Problem:
Lay out the lines of the listing as a numbered list without the blank lines, starting with the line that contains "At what distance away" and going on through the end of the listing.

^^^^^^^^^^^^^^^^

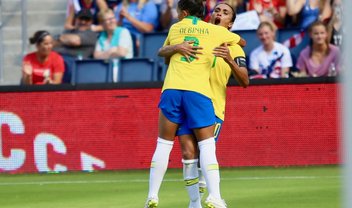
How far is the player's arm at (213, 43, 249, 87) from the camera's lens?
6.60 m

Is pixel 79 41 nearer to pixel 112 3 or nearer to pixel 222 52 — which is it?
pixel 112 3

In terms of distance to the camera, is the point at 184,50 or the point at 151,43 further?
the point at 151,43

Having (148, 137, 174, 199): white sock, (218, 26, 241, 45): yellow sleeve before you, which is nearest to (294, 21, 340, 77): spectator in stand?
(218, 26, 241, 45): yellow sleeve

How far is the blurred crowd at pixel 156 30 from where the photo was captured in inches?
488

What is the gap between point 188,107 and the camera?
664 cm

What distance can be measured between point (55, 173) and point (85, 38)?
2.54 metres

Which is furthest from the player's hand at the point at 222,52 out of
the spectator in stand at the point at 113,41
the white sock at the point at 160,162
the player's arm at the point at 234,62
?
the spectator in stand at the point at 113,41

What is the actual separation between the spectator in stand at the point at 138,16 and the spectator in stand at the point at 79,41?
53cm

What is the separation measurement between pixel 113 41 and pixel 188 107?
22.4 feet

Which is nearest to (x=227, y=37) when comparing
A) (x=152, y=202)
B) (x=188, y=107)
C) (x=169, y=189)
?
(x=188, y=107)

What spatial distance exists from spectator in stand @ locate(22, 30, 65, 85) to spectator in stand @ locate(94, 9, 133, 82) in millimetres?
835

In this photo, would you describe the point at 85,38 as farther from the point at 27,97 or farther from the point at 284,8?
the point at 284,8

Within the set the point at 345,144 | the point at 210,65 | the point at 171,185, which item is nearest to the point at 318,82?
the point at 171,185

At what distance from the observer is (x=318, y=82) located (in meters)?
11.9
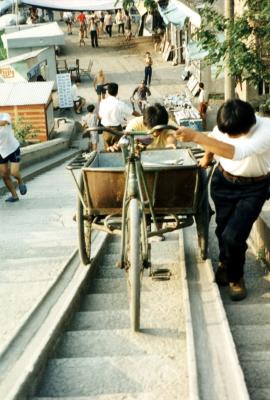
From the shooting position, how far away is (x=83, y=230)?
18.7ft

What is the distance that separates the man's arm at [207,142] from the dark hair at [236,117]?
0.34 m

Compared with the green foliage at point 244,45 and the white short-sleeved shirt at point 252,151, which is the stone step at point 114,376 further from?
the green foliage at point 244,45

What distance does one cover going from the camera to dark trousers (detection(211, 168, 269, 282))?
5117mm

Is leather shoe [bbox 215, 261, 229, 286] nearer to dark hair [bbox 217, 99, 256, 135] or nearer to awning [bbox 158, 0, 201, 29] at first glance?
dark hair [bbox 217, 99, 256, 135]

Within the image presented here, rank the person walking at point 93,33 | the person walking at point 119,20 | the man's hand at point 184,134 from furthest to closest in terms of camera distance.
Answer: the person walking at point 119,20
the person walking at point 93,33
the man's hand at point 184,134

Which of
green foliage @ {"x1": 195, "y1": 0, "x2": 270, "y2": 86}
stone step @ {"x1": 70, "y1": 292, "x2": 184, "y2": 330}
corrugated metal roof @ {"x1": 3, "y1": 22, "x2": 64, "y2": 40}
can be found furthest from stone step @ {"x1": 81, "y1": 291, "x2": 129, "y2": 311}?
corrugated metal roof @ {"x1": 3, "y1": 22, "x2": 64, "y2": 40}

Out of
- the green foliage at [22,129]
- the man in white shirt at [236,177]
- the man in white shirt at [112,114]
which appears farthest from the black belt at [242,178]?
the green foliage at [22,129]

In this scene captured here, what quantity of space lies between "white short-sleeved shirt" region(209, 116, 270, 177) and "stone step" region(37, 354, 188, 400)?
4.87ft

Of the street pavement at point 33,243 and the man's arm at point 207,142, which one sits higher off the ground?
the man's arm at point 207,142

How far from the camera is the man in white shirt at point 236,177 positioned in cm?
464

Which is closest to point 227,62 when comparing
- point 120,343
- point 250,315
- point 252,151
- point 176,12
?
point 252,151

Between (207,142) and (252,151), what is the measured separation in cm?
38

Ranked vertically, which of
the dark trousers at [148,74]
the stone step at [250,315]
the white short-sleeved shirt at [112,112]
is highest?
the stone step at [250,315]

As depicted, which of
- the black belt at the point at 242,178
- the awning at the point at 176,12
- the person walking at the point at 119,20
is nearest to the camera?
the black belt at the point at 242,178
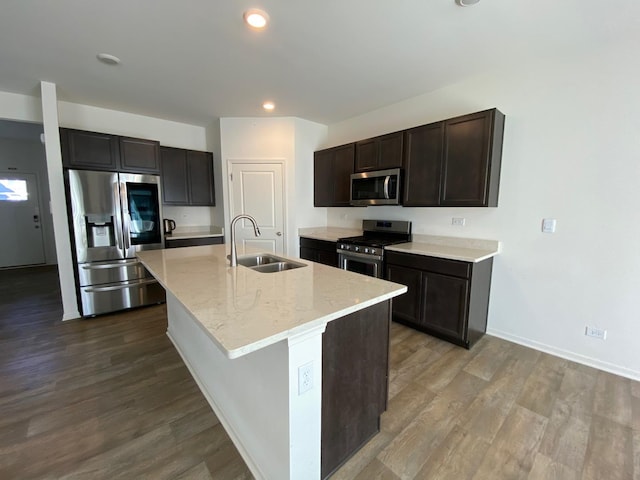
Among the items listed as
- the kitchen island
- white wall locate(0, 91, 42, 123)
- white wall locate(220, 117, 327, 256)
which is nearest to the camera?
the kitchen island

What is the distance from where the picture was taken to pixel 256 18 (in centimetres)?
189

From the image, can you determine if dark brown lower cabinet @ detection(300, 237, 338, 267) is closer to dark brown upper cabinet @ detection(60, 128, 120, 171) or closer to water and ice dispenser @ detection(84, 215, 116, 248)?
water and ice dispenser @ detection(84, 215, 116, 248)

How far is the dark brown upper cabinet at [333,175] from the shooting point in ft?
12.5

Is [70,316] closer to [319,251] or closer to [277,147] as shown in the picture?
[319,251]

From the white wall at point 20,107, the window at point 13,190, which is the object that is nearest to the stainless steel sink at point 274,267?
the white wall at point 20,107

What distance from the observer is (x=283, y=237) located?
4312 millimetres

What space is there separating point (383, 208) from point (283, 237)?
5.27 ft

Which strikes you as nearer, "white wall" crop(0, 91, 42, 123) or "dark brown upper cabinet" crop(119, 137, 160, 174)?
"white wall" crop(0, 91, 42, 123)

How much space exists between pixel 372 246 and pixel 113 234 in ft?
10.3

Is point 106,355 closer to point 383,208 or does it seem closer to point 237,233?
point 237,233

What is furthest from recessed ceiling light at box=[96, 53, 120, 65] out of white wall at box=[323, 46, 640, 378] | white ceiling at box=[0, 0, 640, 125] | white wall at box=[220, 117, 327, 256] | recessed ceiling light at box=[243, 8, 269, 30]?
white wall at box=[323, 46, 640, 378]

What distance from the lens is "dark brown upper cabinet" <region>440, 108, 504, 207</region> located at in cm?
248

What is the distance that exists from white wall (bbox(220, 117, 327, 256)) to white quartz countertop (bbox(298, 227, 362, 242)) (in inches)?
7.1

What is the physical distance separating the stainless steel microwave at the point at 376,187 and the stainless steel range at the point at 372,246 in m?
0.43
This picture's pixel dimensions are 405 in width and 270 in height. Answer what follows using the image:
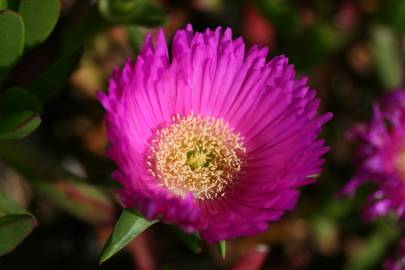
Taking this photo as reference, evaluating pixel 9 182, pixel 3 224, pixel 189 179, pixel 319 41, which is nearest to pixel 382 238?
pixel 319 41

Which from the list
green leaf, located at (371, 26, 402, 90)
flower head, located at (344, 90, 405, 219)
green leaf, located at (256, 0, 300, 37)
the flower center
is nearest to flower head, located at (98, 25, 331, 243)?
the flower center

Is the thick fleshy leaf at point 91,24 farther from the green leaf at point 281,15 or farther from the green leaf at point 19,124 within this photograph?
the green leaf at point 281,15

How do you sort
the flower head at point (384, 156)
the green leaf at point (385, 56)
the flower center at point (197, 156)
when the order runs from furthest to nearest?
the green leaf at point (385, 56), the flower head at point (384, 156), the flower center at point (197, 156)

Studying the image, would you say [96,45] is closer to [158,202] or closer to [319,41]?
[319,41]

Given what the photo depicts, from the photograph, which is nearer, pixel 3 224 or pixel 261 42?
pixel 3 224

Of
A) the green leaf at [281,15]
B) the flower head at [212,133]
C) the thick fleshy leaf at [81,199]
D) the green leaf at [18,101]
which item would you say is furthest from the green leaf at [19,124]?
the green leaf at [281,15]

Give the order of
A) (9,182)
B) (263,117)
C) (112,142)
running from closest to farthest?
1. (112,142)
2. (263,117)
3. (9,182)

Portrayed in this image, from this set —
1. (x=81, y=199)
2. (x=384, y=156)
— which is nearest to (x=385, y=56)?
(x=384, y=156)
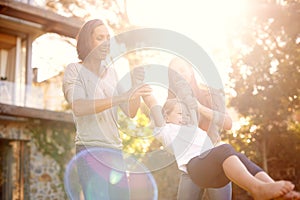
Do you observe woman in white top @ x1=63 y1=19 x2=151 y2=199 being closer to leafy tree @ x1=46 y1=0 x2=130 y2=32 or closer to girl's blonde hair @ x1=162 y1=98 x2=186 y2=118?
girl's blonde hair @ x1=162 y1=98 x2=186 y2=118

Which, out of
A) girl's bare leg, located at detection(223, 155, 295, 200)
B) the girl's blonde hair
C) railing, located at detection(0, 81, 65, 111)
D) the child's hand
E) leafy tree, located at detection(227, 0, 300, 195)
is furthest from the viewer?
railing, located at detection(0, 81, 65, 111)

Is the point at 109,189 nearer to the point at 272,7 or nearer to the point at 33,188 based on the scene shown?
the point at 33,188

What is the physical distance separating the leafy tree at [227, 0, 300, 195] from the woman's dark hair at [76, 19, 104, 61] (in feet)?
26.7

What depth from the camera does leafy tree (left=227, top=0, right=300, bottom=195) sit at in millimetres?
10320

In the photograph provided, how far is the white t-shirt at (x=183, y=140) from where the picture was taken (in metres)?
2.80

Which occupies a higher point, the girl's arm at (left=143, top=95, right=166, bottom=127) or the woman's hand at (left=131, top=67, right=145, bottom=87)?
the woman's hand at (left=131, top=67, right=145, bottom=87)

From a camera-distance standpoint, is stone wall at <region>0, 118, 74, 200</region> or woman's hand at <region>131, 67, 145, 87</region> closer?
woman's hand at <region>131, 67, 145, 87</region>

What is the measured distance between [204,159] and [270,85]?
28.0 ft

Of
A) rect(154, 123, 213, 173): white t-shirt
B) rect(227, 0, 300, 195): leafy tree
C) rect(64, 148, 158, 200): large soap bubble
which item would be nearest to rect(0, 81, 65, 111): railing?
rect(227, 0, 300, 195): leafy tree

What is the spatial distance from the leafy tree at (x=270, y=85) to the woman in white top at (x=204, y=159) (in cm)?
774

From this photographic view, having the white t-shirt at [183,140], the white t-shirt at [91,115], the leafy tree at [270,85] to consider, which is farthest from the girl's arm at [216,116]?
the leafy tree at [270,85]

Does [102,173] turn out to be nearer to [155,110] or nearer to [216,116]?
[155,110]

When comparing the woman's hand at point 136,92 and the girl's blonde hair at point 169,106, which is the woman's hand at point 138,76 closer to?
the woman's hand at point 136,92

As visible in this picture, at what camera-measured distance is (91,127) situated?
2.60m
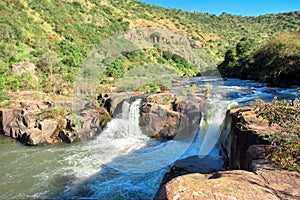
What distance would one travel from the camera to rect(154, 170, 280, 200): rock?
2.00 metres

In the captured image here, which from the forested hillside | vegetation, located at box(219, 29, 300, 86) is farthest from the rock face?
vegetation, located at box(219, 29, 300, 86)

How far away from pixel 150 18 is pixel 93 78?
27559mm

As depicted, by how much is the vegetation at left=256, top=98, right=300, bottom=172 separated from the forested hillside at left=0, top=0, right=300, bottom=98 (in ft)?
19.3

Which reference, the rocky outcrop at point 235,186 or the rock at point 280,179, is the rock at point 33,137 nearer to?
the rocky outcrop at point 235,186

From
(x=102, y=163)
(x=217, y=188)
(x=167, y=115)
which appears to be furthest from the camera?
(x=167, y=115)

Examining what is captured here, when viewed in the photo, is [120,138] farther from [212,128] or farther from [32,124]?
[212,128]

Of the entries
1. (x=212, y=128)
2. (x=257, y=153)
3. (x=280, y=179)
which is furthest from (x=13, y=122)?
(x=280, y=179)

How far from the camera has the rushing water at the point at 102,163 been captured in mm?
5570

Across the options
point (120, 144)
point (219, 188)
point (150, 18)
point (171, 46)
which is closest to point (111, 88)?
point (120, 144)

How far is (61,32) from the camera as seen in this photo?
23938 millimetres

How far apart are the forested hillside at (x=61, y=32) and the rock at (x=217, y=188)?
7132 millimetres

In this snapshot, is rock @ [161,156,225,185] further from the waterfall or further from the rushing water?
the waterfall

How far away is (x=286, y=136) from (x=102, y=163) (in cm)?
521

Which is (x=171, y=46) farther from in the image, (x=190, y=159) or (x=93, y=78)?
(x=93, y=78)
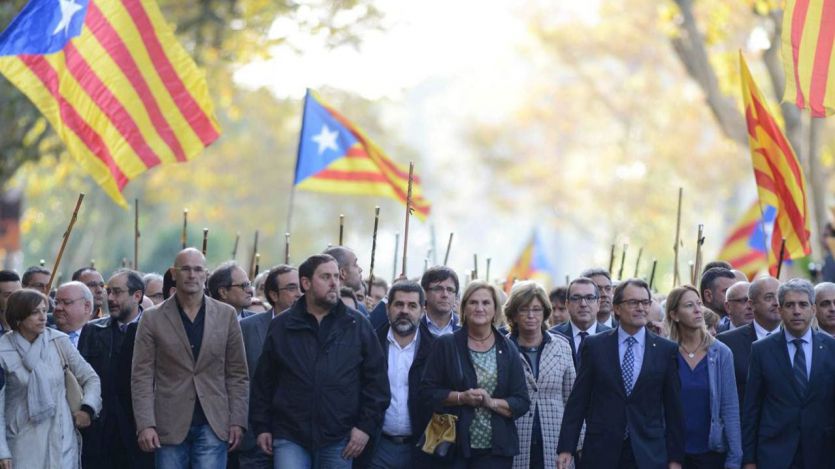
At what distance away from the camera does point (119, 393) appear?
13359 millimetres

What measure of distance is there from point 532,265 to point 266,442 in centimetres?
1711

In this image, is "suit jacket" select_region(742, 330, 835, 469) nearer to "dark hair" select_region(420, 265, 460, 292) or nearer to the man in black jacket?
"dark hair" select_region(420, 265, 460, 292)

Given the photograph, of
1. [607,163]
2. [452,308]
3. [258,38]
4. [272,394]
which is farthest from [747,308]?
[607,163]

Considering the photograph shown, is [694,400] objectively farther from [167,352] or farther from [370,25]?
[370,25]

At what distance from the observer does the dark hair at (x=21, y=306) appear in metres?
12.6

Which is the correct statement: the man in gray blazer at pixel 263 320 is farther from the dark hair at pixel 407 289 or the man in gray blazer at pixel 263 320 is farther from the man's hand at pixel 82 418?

^^^^^^^^^^^^^^^^

Result for this exercise:
1. At what distance away from the camera does point (119, 393) appear?
2. 13359 millimetres
3. What measure of distance is there from point 532,265 to point 266,442 in centimetres?
4. 1711
5. In this image, is "suit jacket" select_region(742, 330, 835, 469) nearer to "dark hair" select_region(420, 265, 460, 292) or nearer to the man in black jacket?
6. "dark hair" select_region(420, 265, 460, 292)
7. Given the photograph, of
8. 1. [607,163]
9. 2. [452,308]
10. 3. [258,38]
11. 4. [272,394]
12. which is farthest from [747,308]?
13. [607,163]
14. Considering the photograph shown, is [694,400] objectively farther from [167,352] or farther from [370,25]?
15. [370,25]
16. At what distance from the observer does the dark hair at (x=21, y=306) appear in metres?
17. 12.6
18. Which is the correct statement: the man in gray blazer at pixel 263 320 is farther from the dark hair at pixel 407 289 or the man in gray blazer at pixel 263 320 is farther from the man's hand at pixel 82 418?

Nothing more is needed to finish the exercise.